**Stated goal 1:** List every company that the market commentary names with a ticker symbol, and give each symbol.
**Stated goal 2:** Reproduce the market commentary word for word from "The August Consumer" to "bit this morning.".

Retail sales rose 0.4% in July, slightly below the Briefing.com consensus of 0.5%. Almost all of the gain can be attributed to increased demand for gasoline and motor vehicles. Core sales -- which excludes sales from auto dealers, gasoline stations, and building materials and supply stores -- declined 0.1%. As a result, Briefing.com economist Jeff Rosen reduced his third quarter GDP forecast to 0.7% from 1.0%.

On a related note, the trade deficit expanded by a greater-than-expected amount which will negatively impact the second estimate to Q2 GDP.

Earnings report season continues to wind down in the upcoming week, but there are some potentially market-moving names slated to report. Dell (DELL), Lowe's (LOW), Home Depot (HD), Wal-Mart (WMT), Deere (DE) and Target (TGT) are among the 14 S&P 500 companies confirmed to report on Briefing.com's economic calendar.

Friday, August 13, 2010

Happy 'Friday the 13th'

The market is roughly flat in early trading. If the index closed here, the S&P 500 would be down roughly -3.5% for the week. Interestingly, since the July 2 lows, the market has not been able to put in 2 consecutive up weeks or down weeks in a row. This demonstrates the push-pull that is in place right now between the bulls and bears.

The August Consumer Confidence Survey came in in-line at 69.6, which is up from last month's reading of 67.8. And advance retail sales rose slightly less than expectations at +0.4%.

Asian markets were mixed overnight. Hong Kong fell slightly after news that Q2 GDP grew 1.4% there last quarter, less than expected. China rose 1.2% overnight. There were also GDP reports in Germany and France this morning, with Germany's GDP rising 2.2% in Q2. Europe's markets were also down a bit this morning.

The dollar is trading higher again today, capping off a very solid week for the greenback. This could be weighing on commodity prices, with both gold ($1213) and oil ($75.60) prices down slightly.

The 10-year yield is lower, back down near its recent lows at 2.71%; and the volatility index (VIX) is roughly flat at 25.75.

**Listed entries:**
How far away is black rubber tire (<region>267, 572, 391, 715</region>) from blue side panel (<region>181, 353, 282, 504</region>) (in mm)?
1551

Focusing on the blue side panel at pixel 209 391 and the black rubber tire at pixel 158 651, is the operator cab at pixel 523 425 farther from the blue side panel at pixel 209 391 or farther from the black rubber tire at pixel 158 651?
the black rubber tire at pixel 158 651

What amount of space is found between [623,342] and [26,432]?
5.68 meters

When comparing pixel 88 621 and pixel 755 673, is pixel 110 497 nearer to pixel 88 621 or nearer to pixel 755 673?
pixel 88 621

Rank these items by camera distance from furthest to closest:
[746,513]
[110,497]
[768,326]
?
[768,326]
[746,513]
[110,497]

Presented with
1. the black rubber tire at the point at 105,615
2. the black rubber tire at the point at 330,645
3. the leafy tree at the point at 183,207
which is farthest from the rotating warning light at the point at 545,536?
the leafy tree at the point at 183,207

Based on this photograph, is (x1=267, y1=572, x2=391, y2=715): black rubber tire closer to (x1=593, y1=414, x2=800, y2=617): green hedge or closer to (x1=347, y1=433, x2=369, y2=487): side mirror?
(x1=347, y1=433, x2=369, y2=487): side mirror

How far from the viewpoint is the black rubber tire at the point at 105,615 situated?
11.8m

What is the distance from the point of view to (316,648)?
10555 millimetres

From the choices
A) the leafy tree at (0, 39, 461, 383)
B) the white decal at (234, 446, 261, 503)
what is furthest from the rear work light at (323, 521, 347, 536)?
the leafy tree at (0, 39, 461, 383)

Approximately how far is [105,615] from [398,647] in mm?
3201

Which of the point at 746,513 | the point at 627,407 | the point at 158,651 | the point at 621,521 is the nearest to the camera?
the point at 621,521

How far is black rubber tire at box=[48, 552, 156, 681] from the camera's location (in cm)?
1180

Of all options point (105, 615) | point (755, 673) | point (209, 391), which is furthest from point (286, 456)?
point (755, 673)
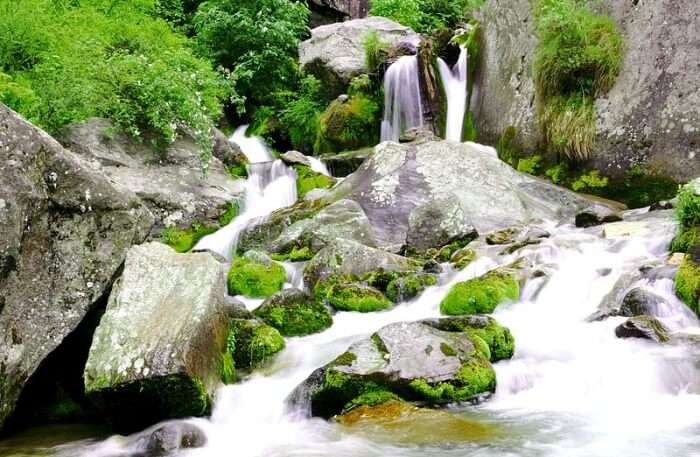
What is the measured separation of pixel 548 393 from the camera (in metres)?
5.55

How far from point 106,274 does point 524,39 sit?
11648mm

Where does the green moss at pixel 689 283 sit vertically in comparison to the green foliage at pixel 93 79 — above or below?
below

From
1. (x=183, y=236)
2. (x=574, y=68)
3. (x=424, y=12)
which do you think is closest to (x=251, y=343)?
(x=183, y=236)

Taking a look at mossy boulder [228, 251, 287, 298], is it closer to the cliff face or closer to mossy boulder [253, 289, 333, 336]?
mossy boulder [253, 289, 333, 336]

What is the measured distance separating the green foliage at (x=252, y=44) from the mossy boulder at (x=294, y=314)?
13991 millimetres

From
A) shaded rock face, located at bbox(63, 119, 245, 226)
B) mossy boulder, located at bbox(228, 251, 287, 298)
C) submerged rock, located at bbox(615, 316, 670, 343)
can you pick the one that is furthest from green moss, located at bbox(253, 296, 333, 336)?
shaded rock face, located at bbox(63, 119, 245, 226)

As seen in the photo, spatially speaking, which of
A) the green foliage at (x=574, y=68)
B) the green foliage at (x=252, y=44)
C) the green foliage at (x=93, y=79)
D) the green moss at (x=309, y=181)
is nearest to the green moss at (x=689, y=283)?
the green foliage at (x=574, y=68)

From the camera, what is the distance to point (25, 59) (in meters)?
12.3

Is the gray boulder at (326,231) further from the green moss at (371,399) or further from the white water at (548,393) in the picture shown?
the green moss at (371,399)

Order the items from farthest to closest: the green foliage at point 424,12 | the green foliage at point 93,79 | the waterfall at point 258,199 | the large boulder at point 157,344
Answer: the green foliage at point 424,12
the waterfall at point 258,199
the green foliage at point 93,79
the large boulder at point 157,344

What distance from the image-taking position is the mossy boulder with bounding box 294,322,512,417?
5.24 m

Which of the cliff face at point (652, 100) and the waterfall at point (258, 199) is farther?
the waterfall at point (258, 199)

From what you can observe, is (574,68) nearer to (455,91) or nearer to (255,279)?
(455,91)

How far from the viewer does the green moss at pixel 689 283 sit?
6391 millimetres
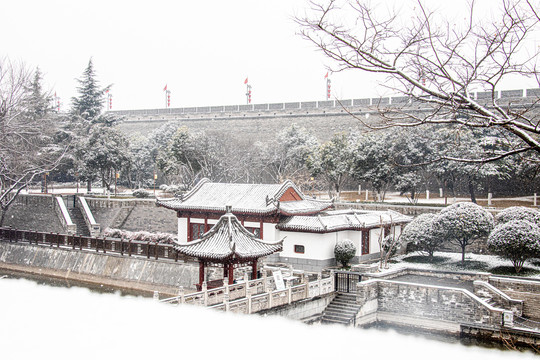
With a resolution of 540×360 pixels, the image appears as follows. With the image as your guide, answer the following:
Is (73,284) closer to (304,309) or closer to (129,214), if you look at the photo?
(129,214)

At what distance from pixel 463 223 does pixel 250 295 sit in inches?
381

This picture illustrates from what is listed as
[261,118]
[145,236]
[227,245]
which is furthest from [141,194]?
[227,245]

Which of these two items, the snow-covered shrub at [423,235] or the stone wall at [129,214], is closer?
the snow-covered shrub at [423,235]

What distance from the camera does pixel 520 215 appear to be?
18031 mm

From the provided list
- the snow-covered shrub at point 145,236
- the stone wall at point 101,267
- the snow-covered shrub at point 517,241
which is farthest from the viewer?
the snow-covered shrub at point 145,236

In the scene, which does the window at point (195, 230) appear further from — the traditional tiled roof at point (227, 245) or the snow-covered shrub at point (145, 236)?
the traditional tiled roof at point (227, 245)

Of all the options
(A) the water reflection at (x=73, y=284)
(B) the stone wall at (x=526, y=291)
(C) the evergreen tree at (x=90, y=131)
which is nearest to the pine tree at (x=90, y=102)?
(C) the evergreen tree at (x=90, y=131)

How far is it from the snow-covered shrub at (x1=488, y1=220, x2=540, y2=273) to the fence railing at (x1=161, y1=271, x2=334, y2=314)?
6.08 metres

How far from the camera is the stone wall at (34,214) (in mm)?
29047

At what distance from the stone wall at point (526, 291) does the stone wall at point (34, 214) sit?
2234 cm

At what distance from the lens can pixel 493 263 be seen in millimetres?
18453

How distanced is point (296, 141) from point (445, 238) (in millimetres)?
16664

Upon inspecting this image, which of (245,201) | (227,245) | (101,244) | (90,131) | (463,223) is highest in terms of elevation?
(90,131)

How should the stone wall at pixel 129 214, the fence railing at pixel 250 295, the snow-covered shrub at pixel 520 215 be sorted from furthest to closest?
1. the stone wall at pixel 129 214
2. the snow-covered shrub at pixel 520 215
3. the fence railing at pixel 250 295
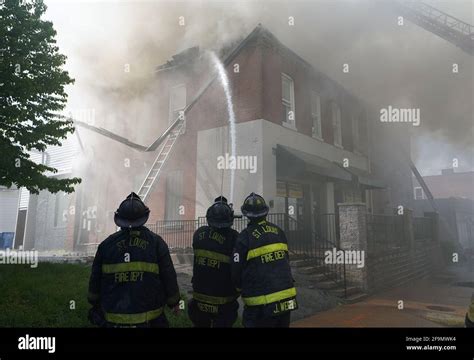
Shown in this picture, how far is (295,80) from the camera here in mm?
12055

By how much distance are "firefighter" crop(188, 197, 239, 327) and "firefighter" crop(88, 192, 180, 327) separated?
1.68 feet

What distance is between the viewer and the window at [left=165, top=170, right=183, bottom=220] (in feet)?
37.8

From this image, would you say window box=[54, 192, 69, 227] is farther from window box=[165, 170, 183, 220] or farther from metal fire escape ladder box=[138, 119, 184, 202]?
window box=[165, 170, 183, 220]

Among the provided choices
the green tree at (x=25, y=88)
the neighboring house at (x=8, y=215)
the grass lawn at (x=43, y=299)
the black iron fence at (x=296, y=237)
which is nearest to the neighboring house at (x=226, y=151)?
the black iron fence at (x=296, y=237)

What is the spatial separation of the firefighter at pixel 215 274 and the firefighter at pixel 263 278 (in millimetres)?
253

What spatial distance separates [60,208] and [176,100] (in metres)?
6.81

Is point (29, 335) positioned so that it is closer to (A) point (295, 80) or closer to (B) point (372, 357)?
(B) point (372, 357)

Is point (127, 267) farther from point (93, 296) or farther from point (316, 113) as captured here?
point (316, 113)

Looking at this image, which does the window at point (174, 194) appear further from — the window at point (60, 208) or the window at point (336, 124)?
the window at point (336, 124)

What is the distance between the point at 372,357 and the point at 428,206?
20.8m

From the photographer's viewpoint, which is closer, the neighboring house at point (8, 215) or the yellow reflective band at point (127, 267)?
the yellow reflective band at point (127, 267)

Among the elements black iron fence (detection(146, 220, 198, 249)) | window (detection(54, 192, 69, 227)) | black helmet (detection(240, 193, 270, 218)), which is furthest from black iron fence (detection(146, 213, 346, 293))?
window (detection(54, 192, 69, 227))

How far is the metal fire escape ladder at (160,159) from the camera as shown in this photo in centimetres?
1118

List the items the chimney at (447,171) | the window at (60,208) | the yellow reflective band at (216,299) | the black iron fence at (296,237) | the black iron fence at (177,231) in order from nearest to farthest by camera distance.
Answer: the yellow reflective band at (216,299) → the black iron fence at (296,237) → the black iron fence at (177,231) → the window at (60,208) → the chimney at (447,171)
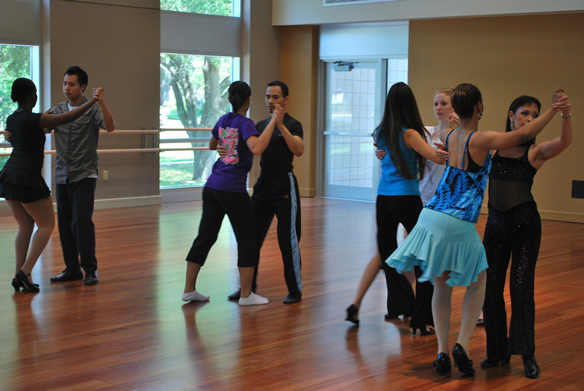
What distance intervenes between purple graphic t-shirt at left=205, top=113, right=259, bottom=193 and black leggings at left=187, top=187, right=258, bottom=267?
52 mm

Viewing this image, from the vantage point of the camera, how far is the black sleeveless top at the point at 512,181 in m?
3.36

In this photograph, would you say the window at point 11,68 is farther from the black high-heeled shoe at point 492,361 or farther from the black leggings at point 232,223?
the black high-heeled shoe at point 492,361

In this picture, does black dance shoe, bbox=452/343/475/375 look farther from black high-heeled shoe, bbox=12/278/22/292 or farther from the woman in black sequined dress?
black high-heeled shoe, bbox=12/278/22/292

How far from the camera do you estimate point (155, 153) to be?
10016 mm

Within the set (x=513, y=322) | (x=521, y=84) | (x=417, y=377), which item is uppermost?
(x=521, y=84)

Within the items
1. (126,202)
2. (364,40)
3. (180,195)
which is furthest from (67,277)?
(364,40)

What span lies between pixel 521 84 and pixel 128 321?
6839 mm

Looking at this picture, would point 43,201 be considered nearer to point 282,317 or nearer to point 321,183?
point 282,317

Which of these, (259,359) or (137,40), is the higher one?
(137,40)

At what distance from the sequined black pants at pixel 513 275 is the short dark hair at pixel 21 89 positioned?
10.1 ft

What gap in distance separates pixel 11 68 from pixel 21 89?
15.0 feet

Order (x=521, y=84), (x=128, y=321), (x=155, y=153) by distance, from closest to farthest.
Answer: (x=128, y=321), (x=521, y=84), (x=155, y=153)

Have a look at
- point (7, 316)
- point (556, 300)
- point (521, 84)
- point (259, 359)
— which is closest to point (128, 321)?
point (7, 316)

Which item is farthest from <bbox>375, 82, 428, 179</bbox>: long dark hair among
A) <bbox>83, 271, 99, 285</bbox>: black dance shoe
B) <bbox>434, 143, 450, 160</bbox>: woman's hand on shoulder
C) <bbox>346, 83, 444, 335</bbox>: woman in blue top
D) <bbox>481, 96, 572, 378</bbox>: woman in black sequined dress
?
<bbox>83, 271, 99, 285</bbox>: black dance shoe
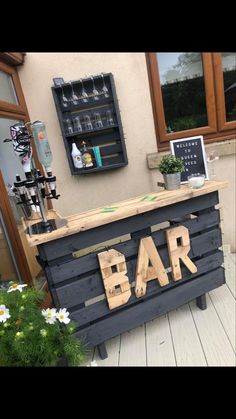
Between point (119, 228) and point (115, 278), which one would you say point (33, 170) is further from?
point (115, 278)

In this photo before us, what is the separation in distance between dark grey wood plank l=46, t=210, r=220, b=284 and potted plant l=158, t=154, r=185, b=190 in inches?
11.1

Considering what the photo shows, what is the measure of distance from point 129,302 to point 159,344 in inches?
14.1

**Correct result 1:** Dell (DELL), Lowe's (LOW), Home Depot (HD), Wal-Mart (WMT), Deere (DE), Target (TGT)

**Correct result 2:**
The August Consumer Confidence Survey came in in-line at 69.6, which is up from last month's reading of 67.8. And advance retail sales rose slightly less than expectations at +0.4%.

Asian markets were mixed overnight. Hong Kong fell slightly after news that Q2 GDP grew 1.4% there last quarter, less than expected. China rose 1.2% overnight. There were also GDP reports in Germany and France this morning, with Germany's GDP rising 2.2% in Q2. Europe's markets were also down a bit this morning.